京急230形電車
出典: フリー百科事典『ウィキペディア(Wikipedia)』
京急230形電車(けいきゅう230がたでんしゃ)は、過去に京浜急行電鉄に在籍していた通勤形電車である。
目次 |
[編集] 概要
京浜電気鉄道(後の京浜急行電鉄)の子会社である湘南電気鉄道の新規開業に備えて製造されたデ1形に始まり、湘南・京浜の両社で同系車が合わせて55両製造された。路面電車スタイルを脱しきれていなかった昭和初期の京浜電鉄のイメージを一新させた軽量高速電車であり、戦前関東私鉄の一時代を築いた名車と評されている。

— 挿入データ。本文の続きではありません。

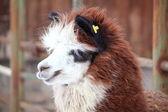 Portrait of brown and white Alpaca — Stock Photo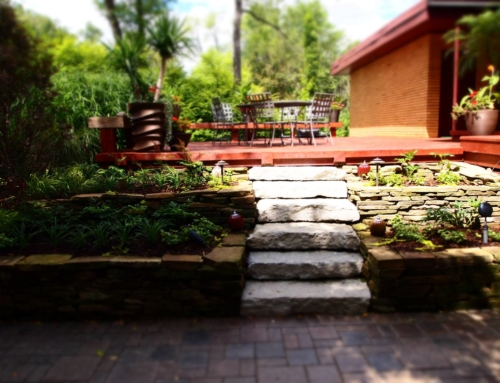 5 Budget Friendly Ways to Make Your Backyard Look Bigger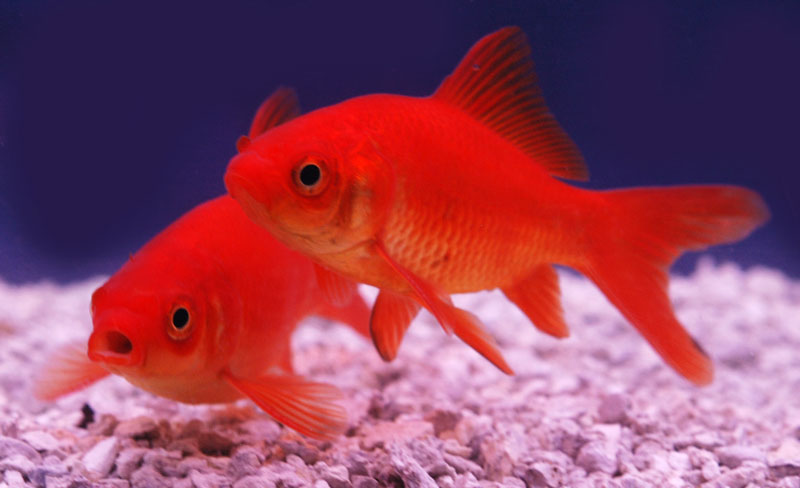 Poisson rouge etangs d 39 occitanie for Poisson koi aquarium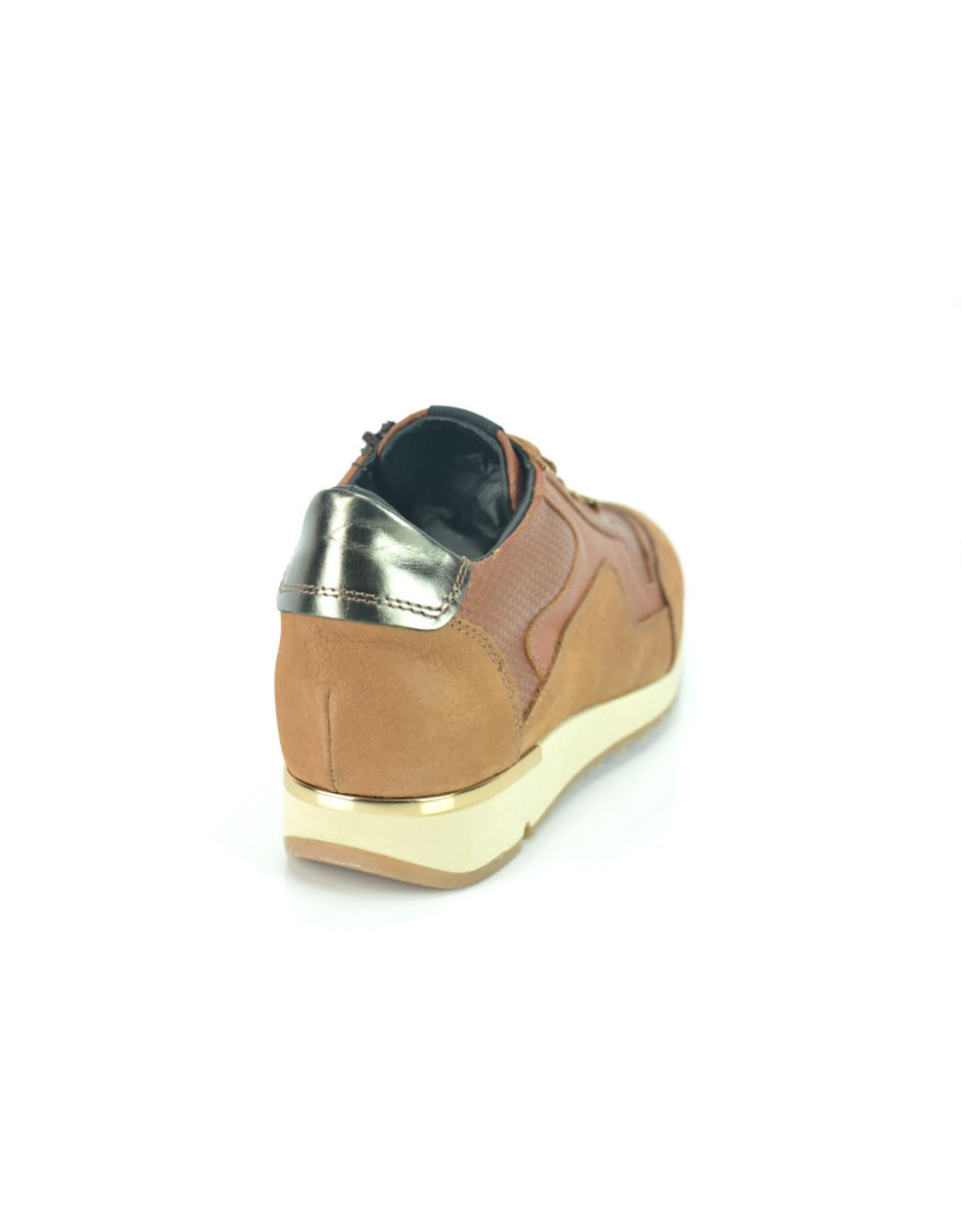 DL-Sport 8618 cognac bruin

第二次世界大戦中の「大東急」への合併に伴い、デハ5230形およびデハ5170形に整理統合され、戦後京浜急行電鉄の分離独立時にそれぞれデハ230形およびクハ350形へ改番された。
[編集] 車体
車体長16m・車幅2.5m、窓配置d2D(1)6(1)D3(d:乗務員扉、D:客用扉、(1)戸袋窓。デハ230形およびクハ280形)あるいはd1D(1)3D(1)2(1)D2(クハ280形の一部)の半鋼製車体を備える。この車体規格は設計当時の東京地下鉄道・東京高速鉄道(→帝都高速度交通営団→東京地下鉄銀座線)の車両規格と卑近である。当時京浜電気鉄道の子会社に京浜地下鉄道という会社が存在し、品川より地下線を開削し都心乗り入れを画策していたことの名残である。車体規格と車両の保安装置・サードレール集電靴設置の条件さえ満たせば、軌間が1435mmと同様なので乗り入れが可能であった。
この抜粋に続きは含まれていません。